The review is 1,200 words and structured almost entirely as questions. Do the math — a question every fifteen words. That's not criticism, that's a man auditioning for The Daily Show. 'Hey, did you try the food?' 'No, but I have so many QUESTIONS.' This is the New York Times restaurant critic and he wrote his career-defining piece in the format of a Cosmopolitan personality quiz. 'Are you a hot dog or a ham roll? Take this quiz to find out.' Sir, you are the critic. You are paid to answer the questions, not stack them like a Jenga tower of smug.
Here's what Wells doesn't tell you: my restaurant served 500 covers a night for years after that review. The 'unsalvageable' burger sold by the thousands. Tourists stood in line in the rain. Because when you're in Times Square at 9pm with two kids who want chicken tenders, you're not looking for the deconstructed something Wells last reviewed in Tribeca. You want a place to sit down. The whole review is a category error performed for an audience that would never have eaten at my restaurant in the first place. He went to a stadium burger joint expecting Eleven Madison Park and acted shocked when the foie gras wasn't there.

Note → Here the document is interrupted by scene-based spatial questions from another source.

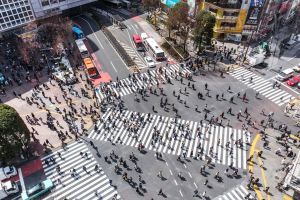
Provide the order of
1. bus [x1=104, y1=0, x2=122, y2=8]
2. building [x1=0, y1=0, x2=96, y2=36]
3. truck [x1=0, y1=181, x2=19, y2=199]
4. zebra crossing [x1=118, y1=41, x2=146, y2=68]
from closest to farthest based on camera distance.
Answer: truck [x1=0, y1=181, x2=19, y2=199], zebra crossing [x1=118, y1=41, x2=146, y2=68], building [x1=0, y1=0, x2=96, y2=36], bus [x1=104, y1=0, x2=122, y2=8]

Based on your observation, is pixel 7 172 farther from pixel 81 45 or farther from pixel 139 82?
pixel 81 45

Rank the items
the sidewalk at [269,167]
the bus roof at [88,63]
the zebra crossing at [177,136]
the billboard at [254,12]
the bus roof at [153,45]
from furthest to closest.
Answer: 1. the billboard at [254,12]
2. the bus roof at [153,45]
3. the bus roof at [88,63]
4. the zebra crossing at [177,136]
5. the sidewalk at [269,167]

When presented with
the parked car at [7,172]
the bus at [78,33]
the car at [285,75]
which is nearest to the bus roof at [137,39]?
the bus at [78,33]

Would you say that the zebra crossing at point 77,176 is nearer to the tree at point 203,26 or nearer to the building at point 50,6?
the tree at point 203,26

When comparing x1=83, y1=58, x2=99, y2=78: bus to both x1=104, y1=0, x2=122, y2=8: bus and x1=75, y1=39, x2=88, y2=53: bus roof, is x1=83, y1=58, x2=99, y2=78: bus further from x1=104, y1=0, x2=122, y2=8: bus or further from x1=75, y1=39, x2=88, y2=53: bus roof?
x1=104, y1=0, x2=122, y2=8: bus

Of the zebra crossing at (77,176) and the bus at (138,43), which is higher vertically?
the bus at (138,43)

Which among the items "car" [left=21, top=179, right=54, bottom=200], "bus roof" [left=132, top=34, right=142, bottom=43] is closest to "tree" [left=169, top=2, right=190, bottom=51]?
"bus roof" [left=132, top=34, right=142, bottom=43]

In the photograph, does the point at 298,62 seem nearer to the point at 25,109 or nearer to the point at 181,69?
the point at 181,69
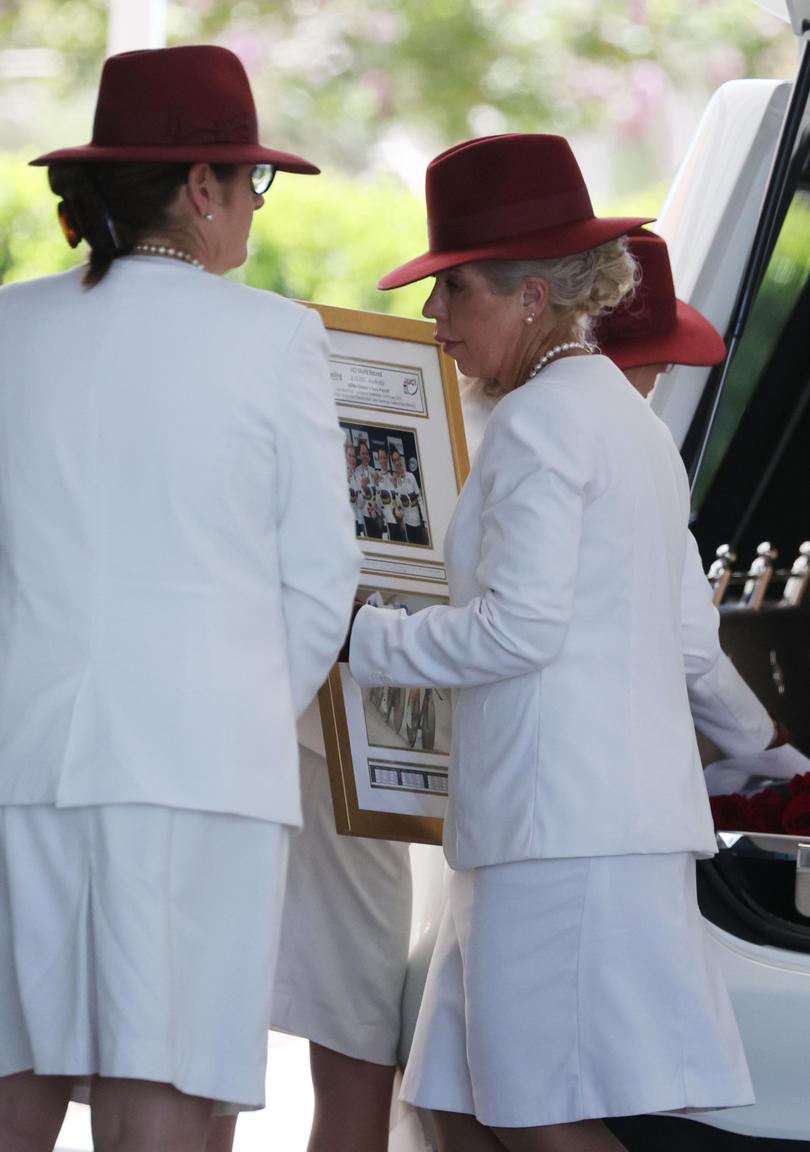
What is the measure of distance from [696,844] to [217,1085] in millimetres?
655

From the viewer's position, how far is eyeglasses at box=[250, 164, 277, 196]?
6.20 feet

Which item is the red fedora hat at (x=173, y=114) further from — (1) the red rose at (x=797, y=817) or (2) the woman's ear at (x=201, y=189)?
(1) the red rose at (x=797, y=817)

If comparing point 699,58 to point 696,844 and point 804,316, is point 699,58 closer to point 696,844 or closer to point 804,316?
point 804,316

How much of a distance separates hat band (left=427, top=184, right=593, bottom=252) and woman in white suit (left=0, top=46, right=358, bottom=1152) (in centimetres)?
39

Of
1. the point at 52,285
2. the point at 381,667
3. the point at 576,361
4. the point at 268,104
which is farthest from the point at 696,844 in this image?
the point at 268,104

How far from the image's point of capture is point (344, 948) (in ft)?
7.97

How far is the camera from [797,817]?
2340 millimetres

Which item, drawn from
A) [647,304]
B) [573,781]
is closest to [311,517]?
[573,781]

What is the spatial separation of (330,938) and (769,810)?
68 centimetres

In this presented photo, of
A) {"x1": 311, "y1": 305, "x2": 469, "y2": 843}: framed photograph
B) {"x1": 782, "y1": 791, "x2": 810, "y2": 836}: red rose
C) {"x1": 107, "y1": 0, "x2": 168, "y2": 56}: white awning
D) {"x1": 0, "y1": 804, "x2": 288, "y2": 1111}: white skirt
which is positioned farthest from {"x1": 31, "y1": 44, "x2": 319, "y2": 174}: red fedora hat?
{"x1": 107, "y1": 0, "x2": 168, "y2": 56}: white awning

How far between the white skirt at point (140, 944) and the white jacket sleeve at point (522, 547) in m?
0.35

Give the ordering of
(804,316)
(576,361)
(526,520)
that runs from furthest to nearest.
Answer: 1. (804,316)
2. (576,361)
3. (526,520)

And the zero stars. ZERO. The lowest rating the Times gives. For a tourist burger joint. It's like giving a kindergarten finger painting zero stars at the Whitney — the rubric was never designed for the thing he was reviewing. He knew that. The editor knew that. They ran it because it would go viral, and it did, and Pete Wells got a book deal, and I got fourteen years of being asked about it on every press tour.
Wells's review will outlive my restaurant. He turned my menu into a meme and his byline into a brand. The math is brutal: he wrote 1,200 words and built an empire on a single night of dinner. I cooked for two million people and became a punchline. Easy to be a critic. The press box never has to make payroll.